__ПРЕДЛОЖЕННЫЙ ОТРЫВОК__
----------------

Если не русские слова: пьедестал, мускулы, контраст, скульптура неприятно поражают в стихах, то как не простить их поэту за несомненно прекрасное изображение известных статуй, за превосходный оборот речи "Напрягши мускулов металл", за счастливое олицетворение борьбы ума и страсти и за гордую уверенность в том, что безумство чувств должен победить рассудок железом власти.
В сонете СХIII остроумно и изящно обращение к Князю Касаткину-Ростовскому:
Пусть не звонят, тебя встречая, князь,
Колокола умолкшие Ростова...
Но не могу не усмотреть сильного преувеличения в утверждении, что удел упомянутого князя - "княженье в царстве слова", что в его стихах
Нам колокол ростовский слышен снова,
и что его голос "будет славою отчизны".
Зима навеяла г. Шуфу два удачных сонета CXIV и СХХII. В первом из них хорошо, образно и красиво описано окно разубранное "прихотью мороза", а второй настолько удачен, что не могу отказать себе в удовольствии выписать его целиком:
Из облаков, из бездны неба синей
Взошла луна над снежною пустыней.
Сверкает лес в ветвях из серебра....
Алмазных звезд рассыпалась игра.
Лесную глушь окутал белый иней,
Безмолвьем веет зимняя пора.
Как хорошо в такие вечера,
Как дышит мир забытою святыней.
Поля горят чистейшей белизной
И в хлопьях снег летит в дали пустынной,
Летит, блестит и гаснет под луной.
Снег, - точно пух от стаи лебединой.
Не крылья ли белеют над долиной,
Не крылья ли уносят в край иной?

----------------

__ФРАГМЕНТ НАБОРА ДАННЫХ__

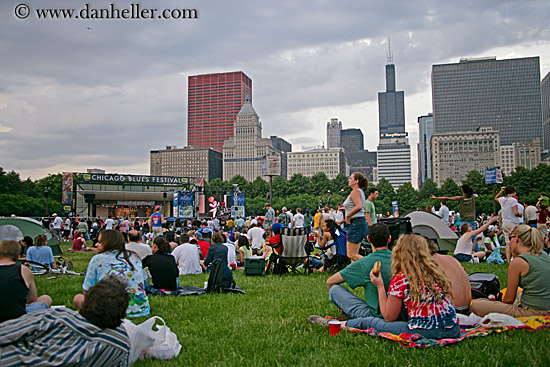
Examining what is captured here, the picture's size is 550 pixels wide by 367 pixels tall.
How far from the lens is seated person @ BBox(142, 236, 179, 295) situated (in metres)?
6.49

----------------

Перепишите из отрывка о сонетах всё от слов «Лесную глушь окутал» вниз до слов «гаснет под луной.», поставив «туман» вместо «иней». Листинг — самостоятельный материал, с отрывком он не связан.

Лесную глушь окутал белый туман,
Безмолвьем веет зимняя пора.
Как хорошо в такие вечера,
Как дышит мир забытою святыней.
Поля горят чистейшей белизной
И в хлопьях снег летит в дали пустынной,
Летит, блестит и гаснет под луной.